Dari menulis, Sora juga akhirnya memahami kata-kata ini "yang terpenting adalah proses dan bukan hasil akhir" Sora dulu sempat berpikir, untuk apa proses kalau hasil akhirnya nggak sesuai harapan. Pemikiran yang picik dari seorang anak kecil (walau sekarang masih tetap anak kecil, hehe). Untunglah Sora sadar atau lebih tepatnya disadarkan, tepatnya tanggal 18 Agustus 2012, saat itu Sora memiliki ambisi yang katakanlah agak lebay. Setelah 'mengubah sejarah' mungkin ada sedikit benih-benih ego dan keangkuhan yang mulai tumbuh dalam diri Sora. Sora sangat bersyukur ego itu segera dipangkas, Sora tidak ingin mengatakan dihabisi karena ego dalam diri manusia itu manusiawi.
Yaelah, kok Sora curcol, ok back to the topic, proses itu penting, bahkan sangat melebihi hasil akhir. Jika kita hanya terpaku pada hasil akhir, tanpa memedulikan proses yang terjadi, kita akan membuang sia-sia sensasi yang teramat seru dan menjadi orang ambisius. Bagi Sora sendiri, orang yang terlalu ambisius itu terkadang menakutkan, karena akan melakukan segala cara untuk memenuhi ambisinya dan menjadi orang yang apatis. Hanya terpaku pada hasil akhir, dapat diibaratkan dengan berbuat pamrih, sebab kita akan mengharapkan imbalan atas yang kita lakukan. Memang tidak ada salahnya mengharapkan reward dari kerja keras kita, tapi gimana kalau ternyata imbalannya nggak sesuai dengan yang diharapkan, tentu pada akhirnya kita akan mengkambinghitamkan, mengkambingputihkan, bahkan mengkambingungukan orang lain.

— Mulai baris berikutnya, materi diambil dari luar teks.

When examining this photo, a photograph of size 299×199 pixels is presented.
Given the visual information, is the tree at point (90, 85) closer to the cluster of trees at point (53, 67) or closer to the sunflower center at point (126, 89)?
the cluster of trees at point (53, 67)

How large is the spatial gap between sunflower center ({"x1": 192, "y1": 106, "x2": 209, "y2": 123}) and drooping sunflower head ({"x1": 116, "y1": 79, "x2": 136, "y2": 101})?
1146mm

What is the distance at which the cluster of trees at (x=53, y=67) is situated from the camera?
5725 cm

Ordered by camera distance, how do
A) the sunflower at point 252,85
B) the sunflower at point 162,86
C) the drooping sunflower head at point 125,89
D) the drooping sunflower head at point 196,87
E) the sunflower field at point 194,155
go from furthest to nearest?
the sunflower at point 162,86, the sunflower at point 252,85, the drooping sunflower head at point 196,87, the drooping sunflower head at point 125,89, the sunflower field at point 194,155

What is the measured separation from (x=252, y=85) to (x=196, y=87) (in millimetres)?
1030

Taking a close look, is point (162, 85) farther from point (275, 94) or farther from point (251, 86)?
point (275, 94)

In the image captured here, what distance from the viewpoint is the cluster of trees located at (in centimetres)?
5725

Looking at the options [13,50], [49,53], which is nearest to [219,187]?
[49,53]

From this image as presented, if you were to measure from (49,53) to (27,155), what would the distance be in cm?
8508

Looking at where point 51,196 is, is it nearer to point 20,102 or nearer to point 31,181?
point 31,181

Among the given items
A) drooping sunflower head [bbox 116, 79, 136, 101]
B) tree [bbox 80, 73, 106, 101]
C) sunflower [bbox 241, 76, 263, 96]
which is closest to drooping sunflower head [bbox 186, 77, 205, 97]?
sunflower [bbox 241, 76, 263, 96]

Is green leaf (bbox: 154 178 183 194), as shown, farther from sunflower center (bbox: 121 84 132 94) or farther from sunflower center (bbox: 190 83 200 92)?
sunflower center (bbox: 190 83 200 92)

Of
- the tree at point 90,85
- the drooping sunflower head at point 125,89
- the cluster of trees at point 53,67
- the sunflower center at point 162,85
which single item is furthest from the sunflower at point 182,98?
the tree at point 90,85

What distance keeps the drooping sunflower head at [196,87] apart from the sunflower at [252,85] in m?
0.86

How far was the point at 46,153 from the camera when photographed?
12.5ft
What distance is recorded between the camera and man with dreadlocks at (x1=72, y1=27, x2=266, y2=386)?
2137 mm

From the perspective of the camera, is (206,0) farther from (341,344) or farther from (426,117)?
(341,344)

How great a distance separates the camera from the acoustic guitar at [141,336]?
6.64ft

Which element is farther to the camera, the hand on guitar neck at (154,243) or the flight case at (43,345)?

Akan lain halnya jika kita lebih menikmati proses daripada hasil yang diperoleh, dengan begitu kita akan menjadi orang yang ikhlas dalam menerima segala sesuatunya. Karena segala proses, segala tantangan, perjuangan yang telah kita lalui nggak akan sia-sia. Sora sudah merasakannya sendiri kawan, walaupun masih dalam tataran sebagai seorang anak yang bau kencur, padahal Sora udah pakai parfum tapi tetep juga bau kencur, Sora sudah mulai belajar menjadi orang yang penuh dengan rasa syukur. Memang masih terasa sedikit menyakitkan ketika berusaha bersyukur atas segala sesuatu yang terjadi di luar harapan, namun Sora akan berusaha, sepertinya itu akan menjadi semriwing geli-geli selanjutnya untuk Sora.